_Exercise_. Retype exactly the lines from the line with "How far is it" to the end of the data, keeping both boundary lines.

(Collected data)
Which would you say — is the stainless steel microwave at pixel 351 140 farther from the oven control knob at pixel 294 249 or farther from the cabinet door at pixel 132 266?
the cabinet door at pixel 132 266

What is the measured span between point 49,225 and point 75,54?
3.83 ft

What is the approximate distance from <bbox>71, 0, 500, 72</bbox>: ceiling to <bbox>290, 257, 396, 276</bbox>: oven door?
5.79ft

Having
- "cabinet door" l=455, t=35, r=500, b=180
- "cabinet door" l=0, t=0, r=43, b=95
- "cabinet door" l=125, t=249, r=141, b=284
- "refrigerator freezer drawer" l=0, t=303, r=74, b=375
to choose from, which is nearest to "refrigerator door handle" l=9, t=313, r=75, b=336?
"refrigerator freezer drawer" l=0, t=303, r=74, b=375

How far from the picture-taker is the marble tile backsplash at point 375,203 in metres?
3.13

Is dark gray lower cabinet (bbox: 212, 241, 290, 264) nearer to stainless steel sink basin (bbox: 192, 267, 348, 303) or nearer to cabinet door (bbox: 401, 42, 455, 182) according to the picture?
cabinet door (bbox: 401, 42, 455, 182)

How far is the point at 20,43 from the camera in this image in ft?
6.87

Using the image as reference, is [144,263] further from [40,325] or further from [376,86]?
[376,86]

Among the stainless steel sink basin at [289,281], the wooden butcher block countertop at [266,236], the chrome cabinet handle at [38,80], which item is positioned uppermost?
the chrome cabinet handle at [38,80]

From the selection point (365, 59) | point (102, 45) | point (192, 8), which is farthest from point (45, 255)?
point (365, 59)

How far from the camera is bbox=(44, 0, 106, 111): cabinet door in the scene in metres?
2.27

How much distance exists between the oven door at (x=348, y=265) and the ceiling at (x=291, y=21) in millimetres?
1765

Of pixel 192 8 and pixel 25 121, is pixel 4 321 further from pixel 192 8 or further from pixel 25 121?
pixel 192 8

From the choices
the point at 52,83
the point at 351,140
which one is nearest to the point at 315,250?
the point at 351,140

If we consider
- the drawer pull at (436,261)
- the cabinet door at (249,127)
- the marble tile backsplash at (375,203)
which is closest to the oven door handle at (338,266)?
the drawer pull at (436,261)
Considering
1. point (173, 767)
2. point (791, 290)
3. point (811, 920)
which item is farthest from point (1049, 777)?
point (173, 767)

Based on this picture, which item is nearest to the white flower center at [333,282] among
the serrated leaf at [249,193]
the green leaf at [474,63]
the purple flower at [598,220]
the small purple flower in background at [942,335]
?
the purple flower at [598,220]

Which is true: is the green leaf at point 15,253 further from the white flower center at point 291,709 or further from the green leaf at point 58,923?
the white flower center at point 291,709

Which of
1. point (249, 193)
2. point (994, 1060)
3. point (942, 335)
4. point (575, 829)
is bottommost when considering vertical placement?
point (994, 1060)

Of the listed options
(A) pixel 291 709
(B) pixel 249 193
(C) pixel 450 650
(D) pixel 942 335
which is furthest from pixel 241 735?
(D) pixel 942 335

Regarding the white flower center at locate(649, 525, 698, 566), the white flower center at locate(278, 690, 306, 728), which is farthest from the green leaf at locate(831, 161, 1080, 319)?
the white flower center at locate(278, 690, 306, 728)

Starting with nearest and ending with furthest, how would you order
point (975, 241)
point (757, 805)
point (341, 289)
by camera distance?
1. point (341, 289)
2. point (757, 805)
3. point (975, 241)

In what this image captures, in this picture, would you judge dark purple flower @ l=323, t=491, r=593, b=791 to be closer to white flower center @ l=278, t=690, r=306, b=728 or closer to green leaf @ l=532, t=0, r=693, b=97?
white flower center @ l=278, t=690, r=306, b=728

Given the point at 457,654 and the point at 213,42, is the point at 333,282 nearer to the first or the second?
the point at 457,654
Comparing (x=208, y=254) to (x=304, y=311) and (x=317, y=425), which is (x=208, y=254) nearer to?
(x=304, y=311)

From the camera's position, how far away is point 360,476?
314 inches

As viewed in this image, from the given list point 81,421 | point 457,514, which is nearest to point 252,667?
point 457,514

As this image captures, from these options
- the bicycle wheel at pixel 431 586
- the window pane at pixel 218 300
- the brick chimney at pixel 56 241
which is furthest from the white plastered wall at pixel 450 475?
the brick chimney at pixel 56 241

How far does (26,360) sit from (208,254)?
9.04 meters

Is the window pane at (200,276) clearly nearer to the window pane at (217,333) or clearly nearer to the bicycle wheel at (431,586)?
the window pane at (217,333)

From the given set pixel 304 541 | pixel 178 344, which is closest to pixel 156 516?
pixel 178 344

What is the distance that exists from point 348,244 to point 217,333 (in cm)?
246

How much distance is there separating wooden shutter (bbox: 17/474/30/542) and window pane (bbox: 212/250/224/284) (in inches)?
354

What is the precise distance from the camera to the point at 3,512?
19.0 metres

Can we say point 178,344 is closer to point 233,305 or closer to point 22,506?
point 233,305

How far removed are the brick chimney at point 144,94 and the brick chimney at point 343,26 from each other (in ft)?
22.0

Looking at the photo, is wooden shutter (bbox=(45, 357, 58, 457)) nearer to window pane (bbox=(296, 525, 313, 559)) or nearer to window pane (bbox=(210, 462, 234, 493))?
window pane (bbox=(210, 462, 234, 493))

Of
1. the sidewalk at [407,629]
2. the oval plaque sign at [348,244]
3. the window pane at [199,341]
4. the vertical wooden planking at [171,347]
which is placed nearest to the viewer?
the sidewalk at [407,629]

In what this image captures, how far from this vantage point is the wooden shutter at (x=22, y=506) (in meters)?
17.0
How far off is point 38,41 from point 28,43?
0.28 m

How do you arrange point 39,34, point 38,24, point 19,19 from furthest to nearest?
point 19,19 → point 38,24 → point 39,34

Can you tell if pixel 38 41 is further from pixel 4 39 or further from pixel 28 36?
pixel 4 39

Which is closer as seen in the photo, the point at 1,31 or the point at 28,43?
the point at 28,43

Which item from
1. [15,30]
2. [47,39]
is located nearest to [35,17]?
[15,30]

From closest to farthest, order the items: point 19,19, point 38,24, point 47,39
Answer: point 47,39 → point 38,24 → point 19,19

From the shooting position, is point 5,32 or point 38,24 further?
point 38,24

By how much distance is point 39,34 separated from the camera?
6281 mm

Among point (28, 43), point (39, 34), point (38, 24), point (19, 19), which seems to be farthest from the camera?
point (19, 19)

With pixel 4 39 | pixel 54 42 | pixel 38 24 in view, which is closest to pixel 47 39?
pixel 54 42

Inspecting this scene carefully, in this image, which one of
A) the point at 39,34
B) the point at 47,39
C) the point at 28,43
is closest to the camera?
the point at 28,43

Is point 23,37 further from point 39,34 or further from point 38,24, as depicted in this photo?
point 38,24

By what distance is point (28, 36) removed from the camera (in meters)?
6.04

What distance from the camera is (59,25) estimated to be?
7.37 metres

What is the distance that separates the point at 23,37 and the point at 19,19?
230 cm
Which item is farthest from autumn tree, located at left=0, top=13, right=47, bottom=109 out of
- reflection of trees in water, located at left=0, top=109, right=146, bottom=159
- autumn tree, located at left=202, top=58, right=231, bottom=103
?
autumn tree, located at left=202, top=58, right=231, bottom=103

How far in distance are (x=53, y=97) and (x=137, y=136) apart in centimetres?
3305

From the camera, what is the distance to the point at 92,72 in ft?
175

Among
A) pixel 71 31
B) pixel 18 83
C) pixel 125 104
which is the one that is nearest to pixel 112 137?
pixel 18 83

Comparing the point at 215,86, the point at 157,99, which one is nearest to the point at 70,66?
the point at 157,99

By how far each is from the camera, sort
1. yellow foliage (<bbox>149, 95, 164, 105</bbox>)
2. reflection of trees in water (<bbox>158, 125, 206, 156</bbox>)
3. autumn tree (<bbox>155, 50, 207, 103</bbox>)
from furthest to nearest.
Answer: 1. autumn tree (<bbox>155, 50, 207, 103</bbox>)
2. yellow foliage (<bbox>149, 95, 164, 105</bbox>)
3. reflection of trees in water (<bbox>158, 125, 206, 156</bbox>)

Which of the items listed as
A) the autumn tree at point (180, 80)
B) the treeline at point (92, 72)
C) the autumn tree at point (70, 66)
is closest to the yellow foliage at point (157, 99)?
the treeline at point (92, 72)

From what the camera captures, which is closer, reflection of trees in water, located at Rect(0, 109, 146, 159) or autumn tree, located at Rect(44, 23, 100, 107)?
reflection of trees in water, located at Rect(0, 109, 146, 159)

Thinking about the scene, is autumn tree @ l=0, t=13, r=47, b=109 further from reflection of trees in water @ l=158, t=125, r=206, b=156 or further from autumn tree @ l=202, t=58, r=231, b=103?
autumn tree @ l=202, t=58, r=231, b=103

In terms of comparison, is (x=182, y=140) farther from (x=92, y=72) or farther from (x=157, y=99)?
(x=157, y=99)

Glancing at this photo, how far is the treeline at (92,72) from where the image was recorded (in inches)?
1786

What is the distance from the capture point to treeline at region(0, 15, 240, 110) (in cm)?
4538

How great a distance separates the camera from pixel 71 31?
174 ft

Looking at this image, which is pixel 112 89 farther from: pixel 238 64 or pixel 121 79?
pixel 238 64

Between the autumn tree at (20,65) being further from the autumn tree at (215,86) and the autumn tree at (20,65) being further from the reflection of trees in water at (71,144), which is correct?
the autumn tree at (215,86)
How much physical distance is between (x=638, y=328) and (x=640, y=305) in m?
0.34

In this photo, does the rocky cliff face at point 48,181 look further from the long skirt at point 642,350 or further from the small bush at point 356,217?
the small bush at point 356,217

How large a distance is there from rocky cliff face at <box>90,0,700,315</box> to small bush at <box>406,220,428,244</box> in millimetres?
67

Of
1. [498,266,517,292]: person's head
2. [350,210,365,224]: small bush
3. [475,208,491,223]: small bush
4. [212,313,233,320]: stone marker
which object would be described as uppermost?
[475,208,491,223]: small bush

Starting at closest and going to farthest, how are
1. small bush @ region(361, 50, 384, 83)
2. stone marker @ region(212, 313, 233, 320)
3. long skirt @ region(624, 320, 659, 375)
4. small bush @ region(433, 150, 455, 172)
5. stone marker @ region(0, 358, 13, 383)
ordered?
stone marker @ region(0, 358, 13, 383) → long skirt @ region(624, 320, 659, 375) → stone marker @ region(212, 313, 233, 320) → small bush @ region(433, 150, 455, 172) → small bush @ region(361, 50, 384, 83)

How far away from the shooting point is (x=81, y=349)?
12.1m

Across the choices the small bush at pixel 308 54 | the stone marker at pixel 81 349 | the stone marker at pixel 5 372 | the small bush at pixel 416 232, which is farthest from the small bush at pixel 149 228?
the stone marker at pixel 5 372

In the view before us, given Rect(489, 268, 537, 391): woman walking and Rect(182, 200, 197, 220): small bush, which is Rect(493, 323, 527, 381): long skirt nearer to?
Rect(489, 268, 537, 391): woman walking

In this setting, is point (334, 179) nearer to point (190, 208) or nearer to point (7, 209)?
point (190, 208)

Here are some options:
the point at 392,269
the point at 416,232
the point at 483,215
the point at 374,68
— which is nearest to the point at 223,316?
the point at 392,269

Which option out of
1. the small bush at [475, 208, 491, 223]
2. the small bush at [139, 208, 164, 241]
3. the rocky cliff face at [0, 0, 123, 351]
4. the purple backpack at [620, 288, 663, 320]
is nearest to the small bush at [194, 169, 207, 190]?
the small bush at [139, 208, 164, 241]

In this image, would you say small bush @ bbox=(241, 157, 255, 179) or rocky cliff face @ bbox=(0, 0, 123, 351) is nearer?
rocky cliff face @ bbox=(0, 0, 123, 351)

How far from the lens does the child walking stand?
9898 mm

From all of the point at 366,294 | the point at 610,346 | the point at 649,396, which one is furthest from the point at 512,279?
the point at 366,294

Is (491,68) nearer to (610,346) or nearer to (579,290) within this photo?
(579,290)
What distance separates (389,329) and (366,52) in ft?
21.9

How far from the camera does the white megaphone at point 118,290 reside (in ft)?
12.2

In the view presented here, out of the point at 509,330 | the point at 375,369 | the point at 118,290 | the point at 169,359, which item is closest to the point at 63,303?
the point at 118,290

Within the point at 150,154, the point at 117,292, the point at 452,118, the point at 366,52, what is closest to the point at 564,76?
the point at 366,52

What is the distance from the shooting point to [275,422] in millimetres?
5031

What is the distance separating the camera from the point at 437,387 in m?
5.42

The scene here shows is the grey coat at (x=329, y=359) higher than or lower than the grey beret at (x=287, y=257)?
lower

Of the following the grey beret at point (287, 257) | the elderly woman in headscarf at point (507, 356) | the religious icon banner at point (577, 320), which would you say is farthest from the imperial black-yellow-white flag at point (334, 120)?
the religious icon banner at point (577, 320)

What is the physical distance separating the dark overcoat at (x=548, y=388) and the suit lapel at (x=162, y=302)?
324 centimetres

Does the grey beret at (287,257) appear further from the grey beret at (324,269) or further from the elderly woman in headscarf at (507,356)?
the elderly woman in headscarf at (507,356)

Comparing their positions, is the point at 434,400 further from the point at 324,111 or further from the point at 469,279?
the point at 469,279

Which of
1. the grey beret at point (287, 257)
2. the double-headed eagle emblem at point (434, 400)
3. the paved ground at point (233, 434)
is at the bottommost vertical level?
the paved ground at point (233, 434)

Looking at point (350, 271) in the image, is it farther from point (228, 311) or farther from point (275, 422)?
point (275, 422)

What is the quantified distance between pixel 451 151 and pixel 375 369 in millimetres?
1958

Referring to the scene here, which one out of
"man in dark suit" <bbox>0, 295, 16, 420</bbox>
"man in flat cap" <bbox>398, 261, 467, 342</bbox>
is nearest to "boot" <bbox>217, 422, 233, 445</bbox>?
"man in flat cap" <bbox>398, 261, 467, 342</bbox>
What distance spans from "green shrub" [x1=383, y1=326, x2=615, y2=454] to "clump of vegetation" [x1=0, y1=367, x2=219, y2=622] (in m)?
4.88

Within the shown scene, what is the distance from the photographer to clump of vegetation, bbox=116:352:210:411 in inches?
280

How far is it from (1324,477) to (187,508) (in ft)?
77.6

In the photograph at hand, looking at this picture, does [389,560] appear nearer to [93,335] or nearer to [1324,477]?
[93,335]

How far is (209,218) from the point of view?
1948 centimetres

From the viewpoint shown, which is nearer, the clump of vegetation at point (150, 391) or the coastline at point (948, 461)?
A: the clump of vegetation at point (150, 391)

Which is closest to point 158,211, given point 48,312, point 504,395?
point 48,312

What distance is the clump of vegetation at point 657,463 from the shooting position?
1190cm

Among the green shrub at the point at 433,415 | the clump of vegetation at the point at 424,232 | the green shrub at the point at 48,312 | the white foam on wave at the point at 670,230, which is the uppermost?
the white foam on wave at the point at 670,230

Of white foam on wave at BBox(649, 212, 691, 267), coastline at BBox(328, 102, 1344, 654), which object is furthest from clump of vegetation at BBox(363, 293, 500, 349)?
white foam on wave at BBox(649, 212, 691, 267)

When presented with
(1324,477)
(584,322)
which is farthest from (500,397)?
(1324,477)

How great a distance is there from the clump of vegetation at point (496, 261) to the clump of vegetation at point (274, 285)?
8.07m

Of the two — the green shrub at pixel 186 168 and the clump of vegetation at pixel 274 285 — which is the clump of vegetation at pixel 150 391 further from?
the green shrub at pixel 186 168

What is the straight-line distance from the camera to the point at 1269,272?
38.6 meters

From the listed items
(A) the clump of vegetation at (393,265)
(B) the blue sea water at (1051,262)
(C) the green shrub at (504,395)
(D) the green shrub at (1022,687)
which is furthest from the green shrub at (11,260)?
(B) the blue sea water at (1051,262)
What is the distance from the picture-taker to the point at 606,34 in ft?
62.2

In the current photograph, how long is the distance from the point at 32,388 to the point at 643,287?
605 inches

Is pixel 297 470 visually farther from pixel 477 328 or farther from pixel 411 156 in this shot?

_The answer_.
How far is it from (1324,477) to (187,508) (in ft)?
77.6

In the photograph at hand, looking at this picture, does [389,560] appear nearer to [93,335] or nearer to [1324,477]?
[93,335]

How far is (209,218) from the point of view?
1948 centimetres

From the viewpoint shown, which is nearer, the clump of vegetation at point (150, 391) or the coastline at point (948, 461)?
A: the clump of vegetation at point (150, 391)

Which is closest to point 158,211, given point 48,312, point 504,395?
point 48,312

What distance is the clump of vegetation at point 657,463 from the shooting position?
1190cm

Among the green shrub at the point at 433,415 | the clump of vegetation at the point at 424,232 | the green shrub at the point at 48,312 | the white foam on wave at the point at 670,230, which is the uppermost?
the white foam on wave at the point at 670,230

Of white foam on wave at BBox(649, 212, 691, 267), coastline at BBox(328, 102, 1344, 654), which object is furthest from clump of vegetation at BBox(363, 293, 500, 349)?
white foam on wave at BBox(649, 212, 691, 267)

When presented with
(1324,477)
(584,322)
which is farthest from (500,397)?
(1324,477)

How great a distance is there from the clump of vegetation at point (496, 261) to the clump of vegetation at point (274, 285)?
8.07m

Of the two — the green shrub at pixel 186 168 and the clump of vegetation at pixel 274 285 — which is the clump of vegetation at pixel 150 391 further from?
the green shrub at pixel 186 168

What is the straight-line distance from the camera to the point at 1269,272?
38.6 meters

From the listed items
(A) the clump of vegetation at (393,265)
(B) the blue sea water at (1051,262)
(C) the green shrub at (504,395)
(D) the green shrub at (1022,687)
which is furthest from the green shrub at (11,260)?
(B) the blue sea water at (1051,262)
What is the distance from the picture-taker to the point at 606,34 in ft?
62.2

In the current photograph, how long is the distance from the point at 32,388 to the point at 643,287?
605 inches

Is pixel 297 470 visually farther from pixel 477 328 or farther from pixel 411 156 in this shot?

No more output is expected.